3.1.3. Comparison of the Two Methods

To find the optimal solution between these two methods, the calculation results of the two methods were compared. The method of obtaining Δx, Δy, Δz, α, and β values was the same as the method in Section 3.1.2. The values of Δz, α, and β were calculated by introducing Δx and Δy into Equations (2) and (3), respectively, and the calculated values were compared with the actual values.

It can be seen from Figure 7 that the errors of Δz, α, and β of method 2 were less than those of method 1, indicating that method 2 is more suitable for the calculation of camera pose. Therefore, the system uses the result of data fitting (Equation (3)) to calculate the camera pose.

3.2. Random Acquisition Path Optimization

The random distribution of acquisition points in the system space is the premise of simulating actual shooting situations. More specifically, the common shooting angle is generally in a certain range with the top of the object as the center point, and the probability of the occurrence of large-angle tilt is relatively small. Therefore, the random points on the x- and y-axes were set to obey normal distribution, and then the coordinates of z-, a-, b-axes were obtained according to the above calculation method of camera space pose. At this time, the coordinate points of the five axes of x, y, z, a, and b constitute the random acquisition points that obey normal distribution in the system space, as shown in Figure 8.

After generating random acquisition points, a “detour” will occur when the system collects images in the order of generating random points, the acquisition time will be consumed. Therefore, it is necessary to optimize the path of the generated random acquisition points, so that the system can complete image acquisition in a short time. According to the actual acquisition requirements, the camera is required to start from the origin (initial position), then pass through all acquisition points only once. Eventually, it takes the least time to return to the original acquisition point, which is in line with the travelling salesman problem (TSP) proposed by Dantzig et al. [27]. The algorithm has two path optimization methods: local optimization and global optimization as shown in Figure 9. The advantages and disadvantages of these two algorithms are shown in Table 3. Although the path obtained by the global optimal search method is optimal, its algorithm takes a long time and has high computational complexity, which is not suitable for the case of hundreds or even thousands of points. Therefore, the system adopts the local optimal search method to optimize the acquisition path.

Comparative experiments before and after path optimization are carried out to evaluate the impact of path optimization algorithm on system acquisition time. The number of acquisition points is set as 5, 10, 15,…, 100 (spacing is 5). Recording the acquisition time of the system before and after the path optimization of the acquisition algorithm. Each point is tested three times to get the average value. The final acquisition time is shown in Figure 10. The search principle of the above TSP path optimization algorithm is the shortest distance between two points. However, when the system uses the optimal path search, the distance between two points in space is not the shortest path of the axis movement. The reason is that under the condition of the same speed of each axis, when the point with the largest distance among the five coordinate points moves, the remaining coordinate points will also complete the movement. Hence, we take the maximum distance max (x, y, z, a, b) of five coordinate points as the search principle.

▸ To do:
a: In the passage on camera pose and acquisition path optimization, why does the path search use the maximum distance among the five coordinates instead of the distance between two points in space? Answer in one to three sentences.
b: How would the passage on camera pose and acquisition path optimization go on? Continue it from its last sentence.
You can ignore the listing.

▸ Provided data:
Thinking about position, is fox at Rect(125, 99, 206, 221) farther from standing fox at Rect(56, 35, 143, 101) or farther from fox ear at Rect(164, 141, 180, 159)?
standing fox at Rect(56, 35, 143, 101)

▸ Set of answers:
a: The distance between two points in space is not the shortest path of the axis movement. When every axis runs at the same speed, the other coordinates finish moving by the time the coordinate with the largest distance finishes. So max(x, y, z, a, b) is what determines the move.

b:
As can be seen from Figure 10, the system acquisition time is increasing with the increase in the number of acquisition points. The path acquisition time before optimization increases significantly. However, the path acquisition time after optimization increases slowly. Meanwhile, it can be seen from Figure 10 that the time consumption of path acquisition before the optimization is about 1.6 times of that after optimization. In conclusion, it is very necessary to optimize the acquisition path when the number of acquisition points is large, the path optimization algorithm adopted in this paper had an obvious effect.

4. Experiments and Discussions

Since the first industrial revolution, the textile industry has become the most fundamental industry and is closely related to people’s lives. With the development of textile technology, the application field of fabric is also expanding. Fabric has penetrated all aspects of industrial production and life such as military, medical, architecture, aerospace, etc. At present, there are tens of thousands of known fabrics on the market. It is of guiding significance for production and sales control to determine a category of fabric quickly and accurately in the process of fabric production and sales. However, due to the variety of fabrics, it is very difficult to search by manual or traditional digital image processing technology. In addition, a fabric itself is a periodic structure based on pattern design, which is more suitable for image recognition and classification by deep learning methods. In this work, the fabric is taken as the experimental object, and the fabric data is collected by the multi-DOF automatic image acquisition system, and the fabric classification is realized by the deep learning method.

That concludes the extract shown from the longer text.